(begin)
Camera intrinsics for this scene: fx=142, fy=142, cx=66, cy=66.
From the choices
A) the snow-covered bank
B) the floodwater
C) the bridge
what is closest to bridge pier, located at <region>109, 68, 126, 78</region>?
(end)
Can you write out the records again, switching "snow-covered" to "frozen" and leaving everything else unchanged?

Camera intrinsics for this scene: fx=142, fy=142, cx=66, cy=66.
From the choices
A) the frozen bank
B) the floodwater
C) the bridge
what is closest to bridge pier, located at <region>109, 68, 126, 78</region>?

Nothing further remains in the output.